• [VORGEGEBENER TEXT]
────────────────────────────────────────

„Kein Ort für Nazis“ sollte auf dem Wimpel mit dem
Bild eines kleinen grünen Kaktus stehen, der
mehrere Monate an der Vitrine eines linken
Café-Kollektivs im Berliner Stadtteil Neukölln
hing, und zwar auf Arabisch.
Als Teil einer
Kampagne gegen vermehrte Angriffe auf linke Projekte
in Neukölln vor einigen Jahren wurden solche Wimpel
in verschiedenen Sprachen gedruckt und an
Einzelpersonen und Geschäfte verteilt. Einige davon
hängen immer noch an Fenstern im Kiez. Die
Entscheidung, den Satz auf dem Wimpel auf arabisch
zu übersetzen, scheint zunächst etwas fragwürdig.
Wenn der Satz „Kein Ort für Nazis“ diesen und ihren
Sympathisant_innen signalisieren soll, dass sie hier
unerwünscht sind, würde er ja auf Deutsch völlig
ausreichen. Oder war der Spruch freundlich gemeint
und sollte die arabischen Nachbar_innen beruhigen,
dass hier keine Nazis Kaffee trinken und dass sie
selber dort willkommen sind? Oder war die
Aufforderung an Teile der arabischen Community
gerichtet, die wegen ihrer antizionistischen
Positionierung mit Nazis gleichgesetzt werden? Man
hätte sich viele solcher Fragen über die exakte
Botschaft und die Adressat_innen des Wimpels stellen
können, wäre er in korrektem Arabisch beschriftet
worden. Das war jedoch nicht der Fall. Die
Buchstaben waren nicht miteinander verbunden und
wurden in ihrer alleinstehenden Form gedruckt. Da
Arabisch in Kurrentschrift geschrieben wird, ergab
der Wimpel somit wenig Sinn.
Vor dem Hintergrund der fehlerhaften Schreibweise
stellen sich daher ganz andere Fragen. Was wollte
das Café-Kollektiv damit ausdrücken? Verachtung?
Gleichgültigkeit? Eine multikulturelle Pose?
Allerdings führen Diskussionen über individuelle
Beweggründe nicht weit. Erhellender dürfte es sein,
den Wimpel und seine Umgebung zu analysieren. Der
kleine grüne Kaktus, quasi das Logo der Kampagne,
verweist auf das gleichnamige Lied der Comedian
Harmonists und soll einen „stacheligen“
Zivilgesellschaftlichen Widerstand symbolisieren.
Zugegeben, eine witzige und passende Metapher.

────────────────────────────────────────

• [ROHDATEN]
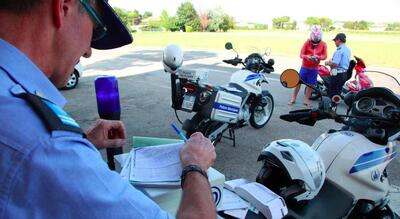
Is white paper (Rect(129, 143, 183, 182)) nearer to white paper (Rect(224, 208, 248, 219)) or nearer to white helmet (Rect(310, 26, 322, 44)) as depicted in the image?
white paper (Rect(224, 208, 248, 219))

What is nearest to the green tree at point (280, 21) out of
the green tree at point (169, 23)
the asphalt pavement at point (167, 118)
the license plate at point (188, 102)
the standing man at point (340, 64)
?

────────────────────────────────────────

• [GESTELLTE AUFGABE]
Beantworten Sie anhand des Textes über den Kaktus-Wimpel folgende Fragen:
1. Wo hing der Wimpel mehrere Monate lang?
2. Inwiefern war die arabische Beschriftung fehlerhaft?
3. Worauf verweist der kleine grüne Kaktus?

• [LÖSUNG DER AUFGABE]
1. An der Vitrine eines linken Café-Kollektivs im Berliner Stadtteil Neukölln.
2. Die Buchstaben waren nicht miteinander verbunden und wurden in ihrer alleinstehenden Form gedruckt.
3. Auf das gleichnamige Lied der Comedian Harmonists.